愛は存在するのか

 愛していたとか、愛しているとか、言ったり書いたり歌ったりしていても、実際にそれを明確に説明出来る人は果たしているのだろうか。いたとてそれは正しいのだろうか。

 辞書で引いても、その曖昧さが輪郭をもつだけのように思えた。それでも私たちは確かに、愛された記憶のもとで生きていたり、愛したいと感じたり、愛に飢えて欲していたりする。
愛するために尽くすという人もいれば、愛するために怒るという人もいる。それは、その人が誰かを愛したいからだ。となると結局、その人は愛することを愛しているということなのだろうか。頭がこんがらがる。でもなんというか、上手くは言えないけど、きっとそれでもいいのだろう。愛したい誰かがいることこそ、愛なのだろう。愛されたいと思うことこそが、それこそが愛なのだろう。

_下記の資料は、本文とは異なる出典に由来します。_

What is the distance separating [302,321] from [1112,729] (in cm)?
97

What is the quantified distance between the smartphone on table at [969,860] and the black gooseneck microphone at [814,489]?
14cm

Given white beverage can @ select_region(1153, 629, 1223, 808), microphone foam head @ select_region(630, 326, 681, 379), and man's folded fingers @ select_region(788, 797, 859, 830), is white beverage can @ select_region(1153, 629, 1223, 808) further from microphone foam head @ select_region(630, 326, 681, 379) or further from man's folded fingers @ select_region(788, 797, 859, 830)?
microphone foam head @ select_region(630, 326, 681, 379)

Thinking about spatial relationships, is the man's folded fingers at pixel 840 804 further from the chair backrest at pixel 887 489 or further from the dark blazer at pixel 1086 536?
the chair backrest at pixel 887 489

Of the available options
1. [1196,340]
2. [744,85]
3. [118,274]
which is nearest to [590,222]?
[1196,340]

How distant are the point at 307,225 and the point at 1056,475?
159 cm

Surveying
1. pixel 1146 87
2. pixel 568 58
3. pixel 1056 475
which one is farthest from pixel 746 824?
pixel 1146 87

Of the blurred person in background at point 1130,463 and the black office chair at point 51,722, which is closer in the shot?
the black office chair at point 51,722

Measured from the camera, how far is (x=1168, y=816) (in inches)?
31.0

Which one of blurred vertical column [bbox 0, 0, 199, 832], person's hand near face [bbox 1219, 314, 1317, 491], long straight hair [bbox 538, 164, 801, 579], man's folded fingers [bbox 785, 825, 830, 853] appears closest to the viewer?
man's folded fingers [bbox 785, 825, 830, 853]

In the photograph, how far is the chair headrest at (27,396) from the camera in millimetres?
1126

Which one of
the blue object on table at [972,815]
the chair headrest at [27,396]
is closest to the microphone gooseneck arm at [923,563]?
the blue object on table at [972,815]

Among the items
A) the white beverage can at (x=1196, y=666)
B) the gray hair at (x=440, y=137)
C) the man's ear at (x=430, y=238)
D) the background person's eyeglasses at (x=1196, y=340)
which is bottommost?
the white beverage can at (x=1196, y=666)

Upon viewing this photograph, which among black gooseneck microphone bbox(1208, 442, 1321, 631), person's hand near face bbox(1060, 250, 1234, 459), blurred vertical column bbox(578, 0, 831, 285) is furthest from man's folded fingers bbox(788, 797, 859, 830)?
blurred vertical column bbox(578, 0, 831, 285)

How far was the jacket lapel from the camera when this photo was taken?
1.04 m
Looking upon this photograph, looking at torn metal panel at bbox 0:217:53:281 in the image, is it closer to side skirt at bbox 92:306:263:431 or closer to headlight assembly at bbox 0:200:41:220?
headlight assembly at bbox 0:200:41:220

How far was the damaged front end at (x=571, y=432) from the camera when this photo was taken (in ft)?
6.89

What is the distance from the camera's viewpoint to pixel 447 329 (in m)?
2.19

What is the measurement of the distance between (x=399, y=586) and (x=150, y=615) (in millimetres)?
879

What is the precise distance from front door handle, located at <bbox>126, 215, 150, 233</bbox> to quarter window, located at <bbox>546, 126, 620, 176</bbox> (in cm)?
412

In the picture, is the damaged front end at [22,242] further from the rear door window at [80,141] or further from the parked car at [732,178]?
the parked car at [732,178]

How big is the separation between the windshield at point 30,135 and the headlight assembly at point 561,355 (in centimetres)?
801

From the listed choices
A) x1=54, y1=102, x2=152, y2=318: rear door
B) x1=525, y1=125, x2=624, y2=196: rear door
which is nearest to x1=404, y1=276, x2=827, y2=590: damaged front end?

 愛は強い。そして優しい。時に脆くて、儚くて汚い。それが愛だ。あなたにとっての愛は、私にはわからない。人はそれぞれの愛を有している。その誰かの愛を知りたいと思うことが人を愛するということで、その誰かに自らの愛を分けたいと思うこともまた、人を愛するということだ。誰かの愛を分けてもらって、よくわからないと悩んだり笑ったりすることが、何かに愛されるということだ。

 こんな話をしたのは、愛を知りたいと思ったからだ。愛に愛されたいと思ったからだ。愛を愛してやろうと、柄にもなく思ったからだ。